UKIP have borrowed a phrase from the President-elect, Donald Trump, and applied it literally in selecting their new leader. Once party members had been given the opportunity to ‘drain the swamp’, the last man standing was the divested of intellect and bone-idle MEP, Paul Nuttall.
You may or may not already be familiar with Nuttall and his work – and I use the term loosely. He was a near permanent fixture on television news programmes and political panel shows in the twelve months leading up to the EU referendum, delivering the same oafish, pub-bore performance wherever his shiny-head popped up. Doesn’t ring any bells?
Maybe you have read his heavyweight columns in the Daily Star and the Sunday Sport? You don’t read gutter comics? OK, perhaps you recognise him as being the doppelganger of Ade Edmondson’s ‘Eddie Hitler’ character from the classic early 1990’s BBC sitcom, ‘Bottom’, or as the actor that played ‘Bungle’ in the 1980’s kids show, ‘Rainbow?’

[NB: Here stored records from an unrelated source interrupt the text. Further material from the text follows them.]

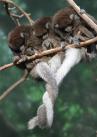 Monkeys - 18 Monkeys - Three in row tail hug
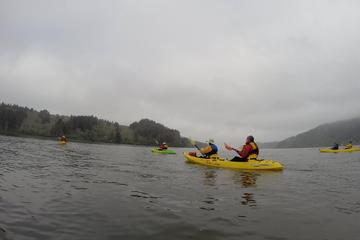 Pet Friendly Dog friendly kayak tours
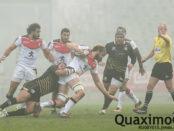 champions-cup-zebre-stade-toulousain-05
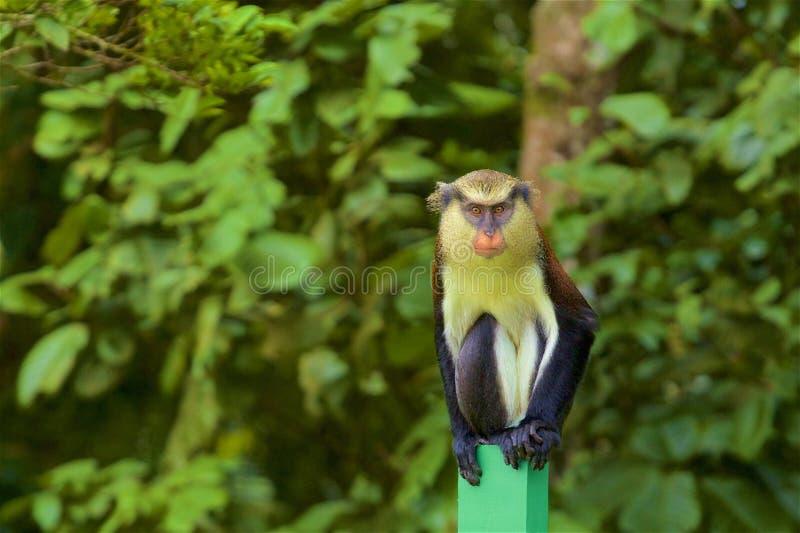 Mona Monkey fotografie stock libere da diritti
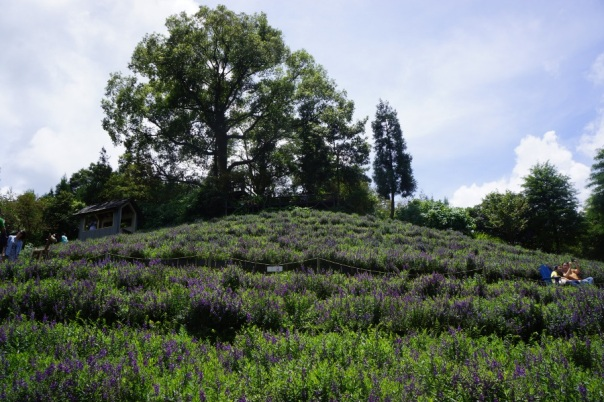 Rows and rows of lavender await at Lavender Cottage 薰衣草森林 in Taichung.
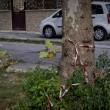 apoli, ignora l'alt. Carabiniere uccide 17enne. Folla distrugge auto polizia07
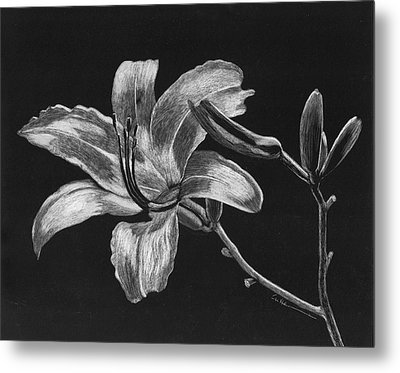 Day Lily Metal Print by Diane Cutter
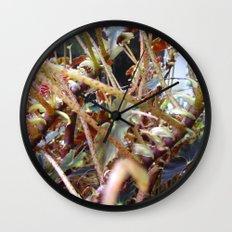 Dragon Fight    [PLANTS]   [VINES] Wall Clock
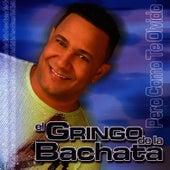 Pero Como Te Olvido by El Gringo De La Bachata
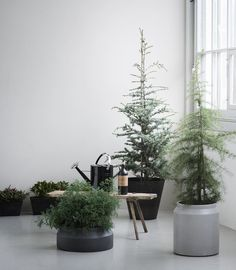 Create a 'Green Christmas' by decorating with stylish pots in your home. You might even use the pots as dividers, to create small peaceful 'islands' or cosy corners in larger rooms. #regram @greenifydk #fermliving #greenify #pots #plant #hanger #geometric #minimalistic #stoneware #modern #home #scandinavian #interior #design #danish #styling #greenliving #green #living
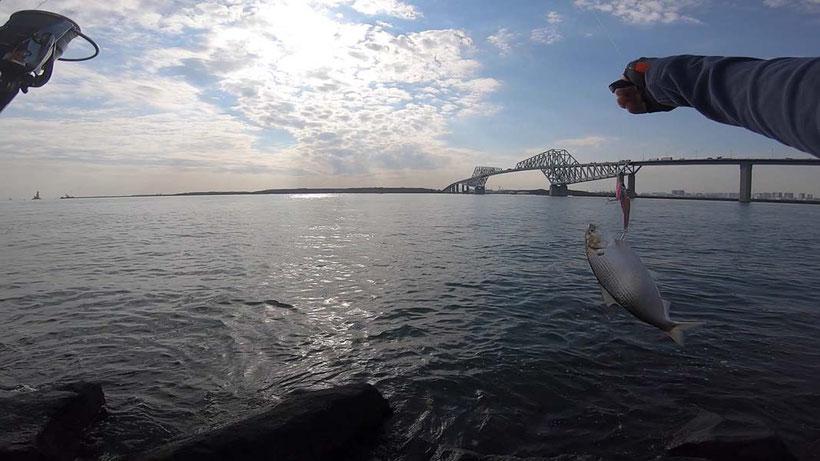 コノシロパターン シーバスデイゲーム 若洲海浜公園人口磯での釣り 69cmゲット!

You don’t? Right, its possible you know him as your local MEP? No, I didn’t think that you would, as Nuttall is one of the laziest people in the EU parliament, coming 736th out of 756 MEPs, in terms of attendance. Despite laughing in the face of the electorate and spending his working week doing God-knows-what, Nuttall managed to trouser a small fortune in expenses.

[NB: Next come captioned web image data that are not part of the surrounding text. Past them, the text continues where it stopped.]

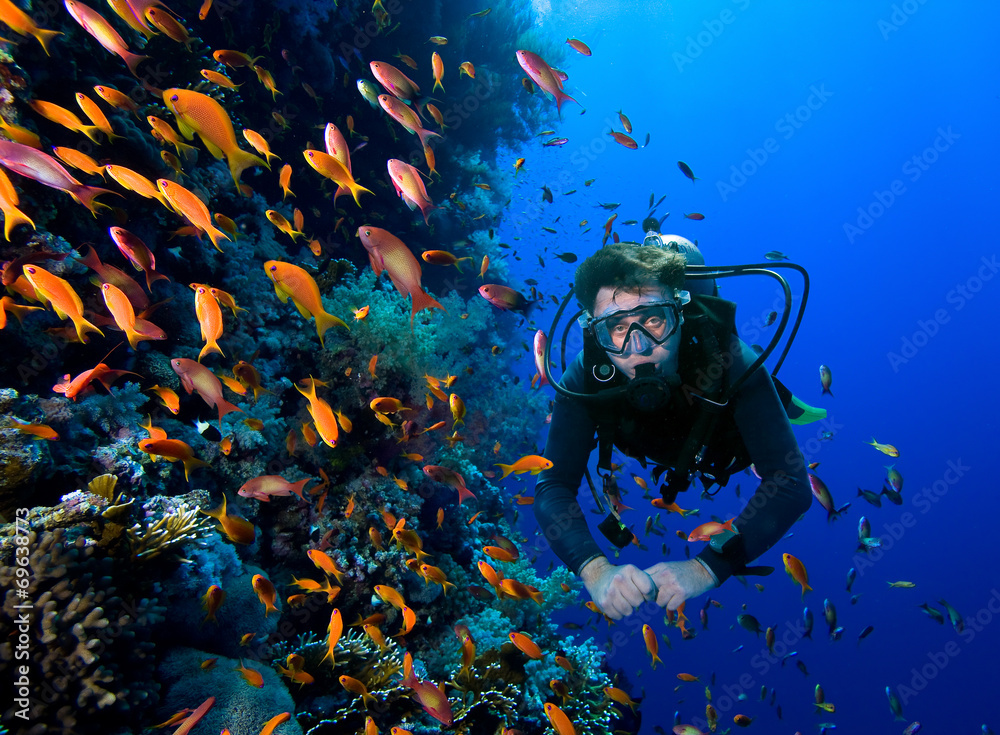 Fototapeta Diver swims through tropical fish on coral reef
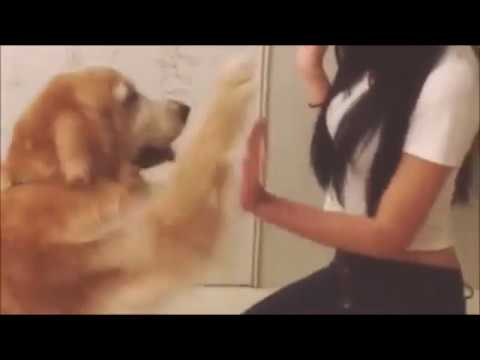 A girl and her dog 2  ( Wonderful  thumbnail and free intro templates )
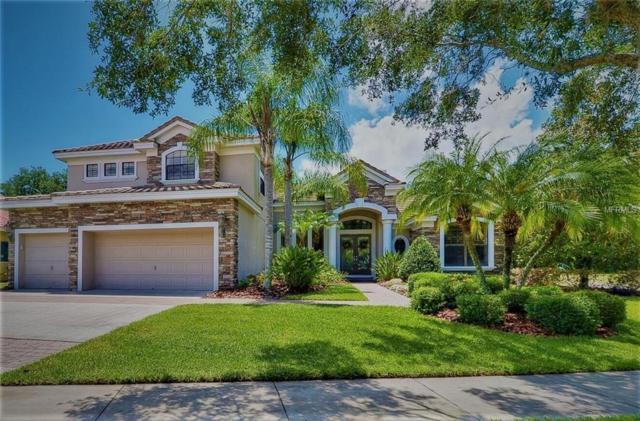 9807 Tree Tops Lake Road, Tampa, FL 33626 (MLS #T3159487) :: Premium Properties Real Estate Services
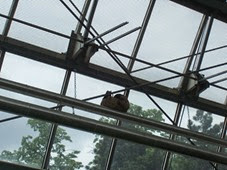 2014.04.21-051 paresseux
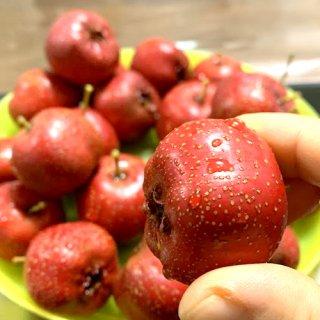 【新鮮フルーツ】中国産新鮮山査500g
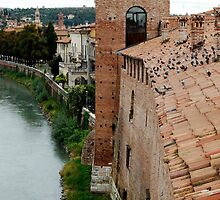 Verona_ Roof by dyanera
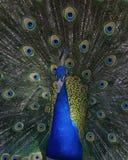 Foto del pavone che smazza le piume completamente Immagini Stock Libere da Diritti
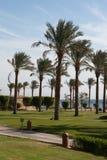 Vacanza invernale nell'Egitto, Taba. Immagini Stock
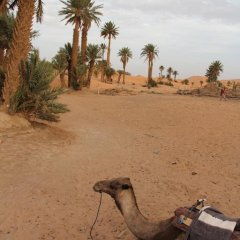Отель Le Mirage Erg Chebbi Luxury Desert Camp Марокко, Мерзуга - отзывы, цены и фото номеров - забронировать отель Le Mirage Erg Chebbi Luxury Desert Camp онлайн пляж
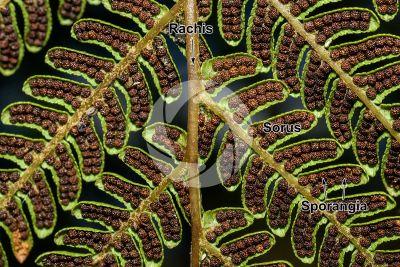 Tree ferns. Leaf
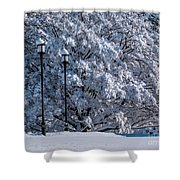 Winter Lamp Post Shower Curtain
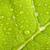 feuille · verte · macro · eau · vert · usine - photo stock © dmitry_rukhlenko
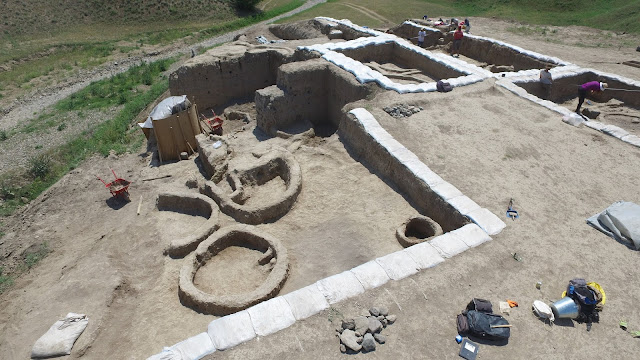 Archaeologists find earliest evidence of winemaking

It could be that you remember him for being Nigel Farage’s former deputy, that once claimed that he “wouldn’t stand for the UKIP leadership.” and that he wanted to scrap the “second-rate” NHS? Sorry, my-bad, you won’t remember him for that as he deleted all mention of it from his website, and now apparently supports the NHS. Do you remember the election leaflet in which he photo-shopped a picture of his bookcase to make it look bigger and with more books? No, not a surprise, he likes to airbrush that from his history, too.
Hold on, I think I have something. He was the chap that got his Union-Jack print underpants in a twist after the Liverpool Echo published a reader’s comment that described Nuttall – who was appearing on televised referendum debate – as a “Bad Bootle UKIP Meff.” Do you remember that. No? OK, well you may not have realised that he hails from Bootle.

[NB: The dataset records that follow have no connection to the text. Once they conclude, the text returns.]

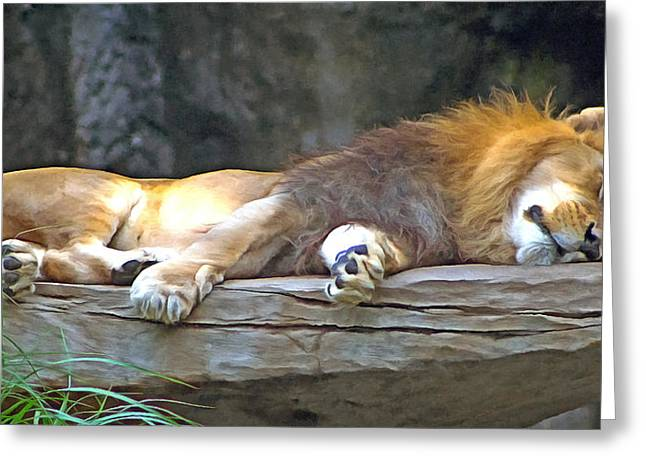 Sleeping Lion Greeting Card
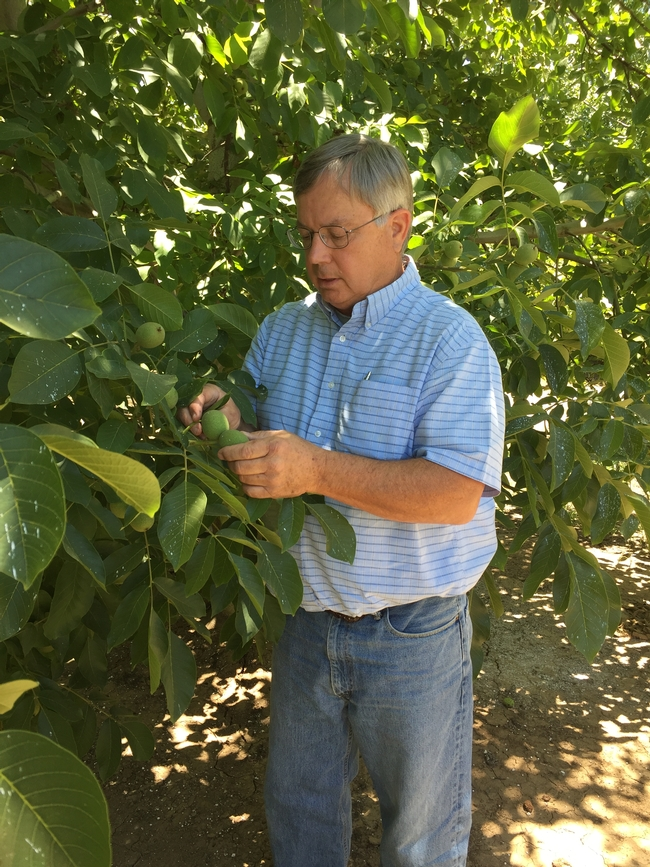Grant, looking at walnuts in hull, is credited with making pheromone mating-disruption an option for codling moth control, grower acceptance of a pressure bomb for optimal irrigation timing, rootstock research and use of cover crops in walnuts.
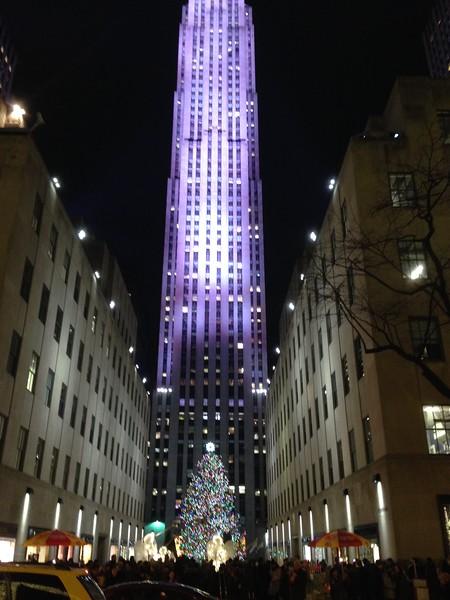 NYC Holiday Trip 2014
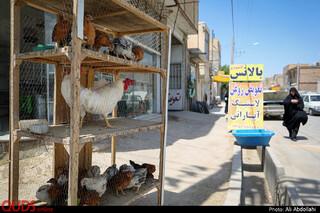 خیابان فردوسی در روستای توس که به آرامگاه شاعر بزرگ ابولقاسم فردوسی ختم میشود.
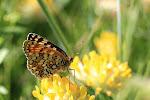 Melitaea phoebe3.jpg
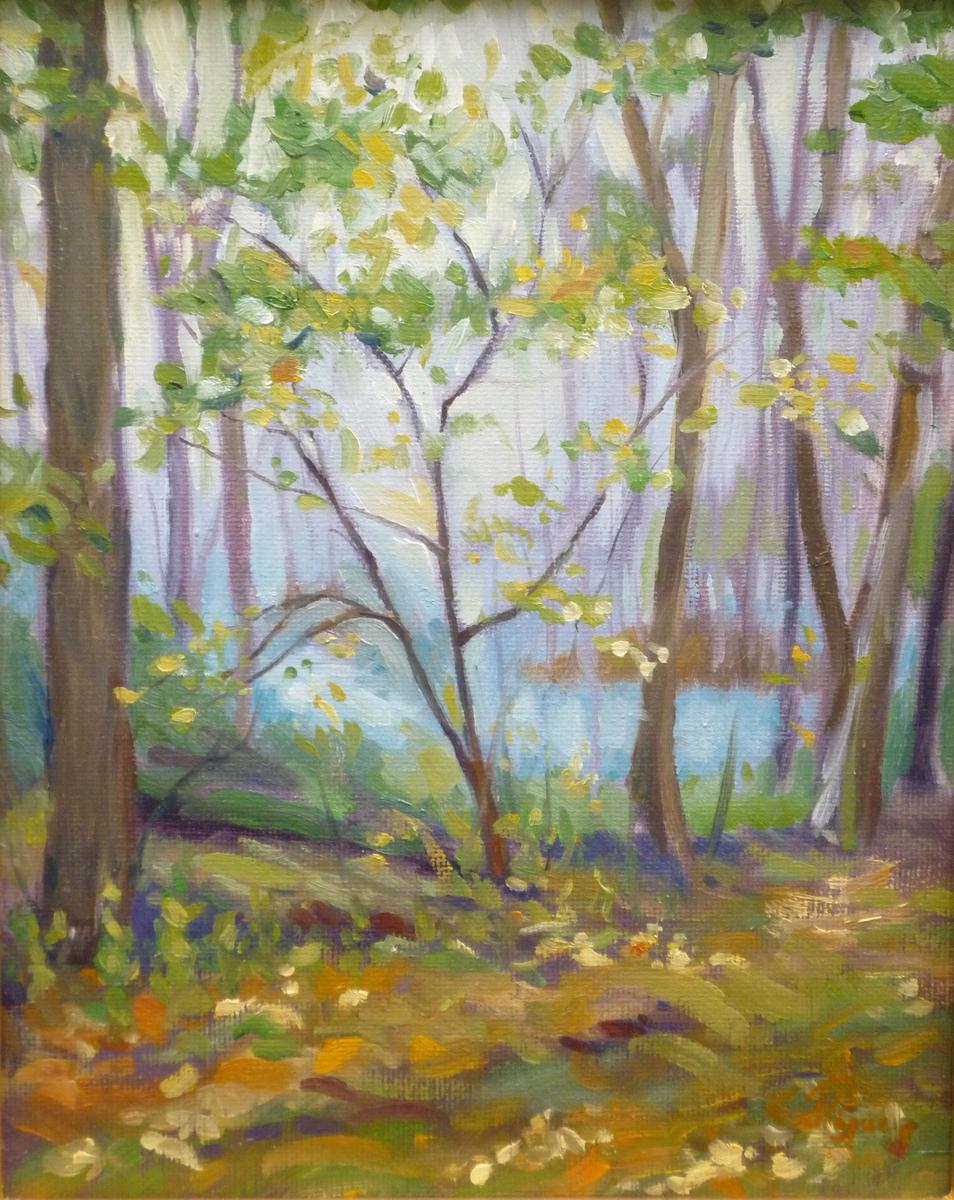 Walden Pond (large view)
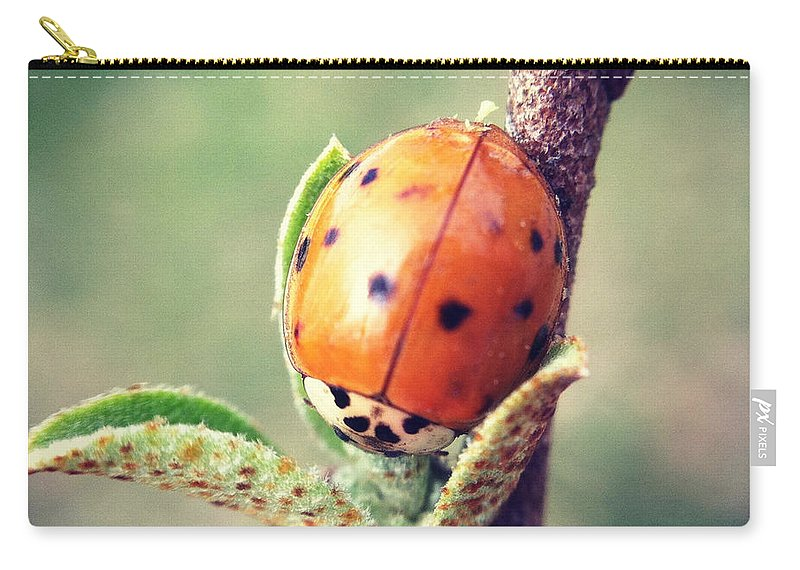 Ladybug Carry-all Pouch featuring the photograph Ladybug by Kerri Farley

Residents of Bootle certainly didn’t, as only 4% of them turned out and voted for him when he stood there in a general election. To be fair Nuttall didn’t always live in Bootle. Prior to becoming a politician, he took advantage of one of the founding principles of the EU – the ‘free movement of people’ – and relocated to Spain, for work. Of course, he is now a rabid opponent of people travelling abroad to work.
Nuttall wants to ban the wearing of Burkas, claiming that he is an advocate for women’s rights, yet he wants to attack a woman’s right to choose by putting restrictions on abortion time-limits. He once claimed that the child serial murderer, Ian Brady, has more human rights than an unborn-child.
He believes that gay equality rights are “a complete joke”, and in a ‘I can’t be sexist because my mother is a woman’ moment – cites his appointment of an openly gay colleague into a key position as proof that he isn’t a homophobe.
He doesn’t believe in climate change, and is a strong opponent of renewable energy projects. He is positive about the election of Donald Trump, claiming that it will be “Good for Britain.” He wants to reintroduce the death penalty, and repeal the ban on fox-hunting.
Despite winning the leadership election, Nuttall won’t be a ‘leader’ in the traditional sense. Despite claims to the contrary, UKIP are a busted-flush. Their membership is shrinking, senior members have resigned, their donations have tanked, and hardly any of the members actually voted for Nuttall. He won 62% of the 46% of party members that took part. This means that Nuttall has the support of just 24% of UKIP members.
Nuttall is merely the useful idiot that has been selected to manage the slow and irreversible decline of a party that has lost its unique selling point, and which is incapable of moving beyond being a party of ‘single-issue’ protest.
Yes, they will continue to poll respectable numbers in local council elections and possibly even at the next general election – most erections are capable of a series of small seepings beyond the main bulk of the ejaculate, before they return to a flaccid, colourless state – but no new party leader, re-branding, or manifesto launch is going to provide anything more than palliative interventions for UKIP’s terminal afflictions.